Segment Start: Study material

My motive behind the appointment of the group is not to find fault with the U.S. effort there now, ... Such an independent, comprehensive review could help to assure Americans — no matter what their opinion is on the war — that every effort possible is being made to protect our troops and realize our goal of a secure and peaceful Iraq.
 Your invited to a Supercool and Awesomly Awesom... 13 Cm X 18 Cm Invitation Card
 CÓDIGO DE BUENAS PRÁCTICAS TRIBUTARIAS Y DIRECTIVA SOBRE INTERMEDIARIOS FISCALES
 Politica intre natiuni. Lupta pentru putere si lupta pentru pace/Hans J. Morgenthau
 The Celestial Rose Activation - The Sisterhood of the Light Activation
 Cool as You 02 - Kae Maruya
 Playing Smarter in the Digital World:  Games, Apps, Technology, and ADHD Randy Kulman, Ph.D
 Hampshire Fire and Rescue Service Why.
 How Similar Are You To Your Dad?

Segment End: Study material
Segment Start: Study material

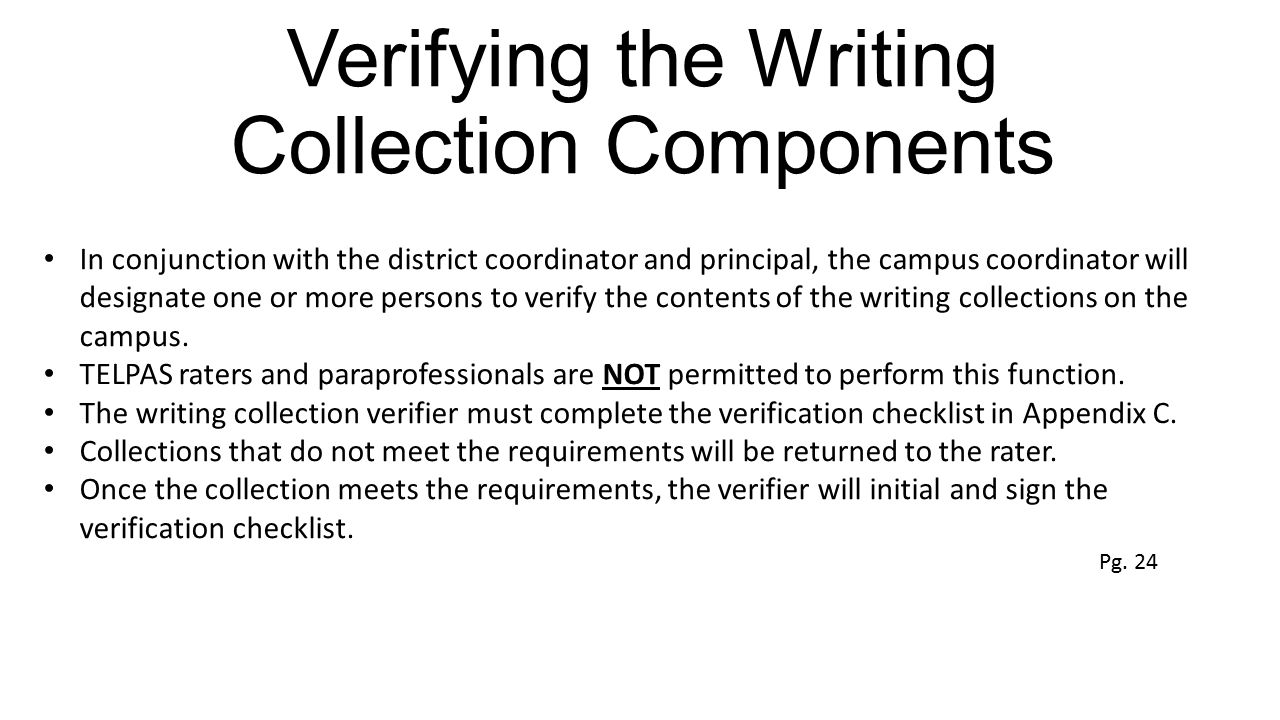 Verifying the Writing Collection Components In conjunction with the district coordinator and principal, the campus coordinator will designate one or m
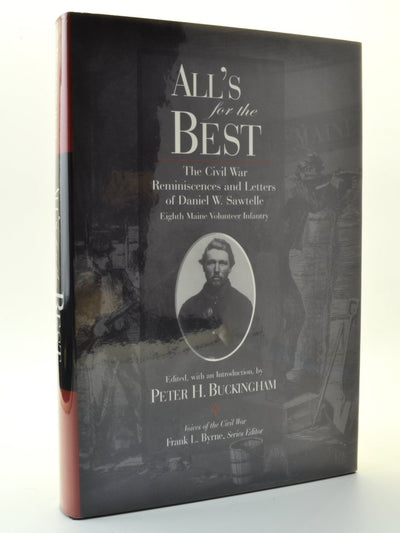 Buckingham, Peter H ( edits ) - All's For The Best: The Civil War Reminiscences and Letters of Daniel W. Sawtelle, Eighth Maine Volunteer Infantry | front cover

Segment End: Study material

* Task prompt:
The result is a copy of every line above where the word "Your" shows up.

* Answer to this task:
 Your invited to a Supercool and Awesomly Awesom... 13 Cm X 18 Cm Invitation Card
 How Similar Are You To Your Dad?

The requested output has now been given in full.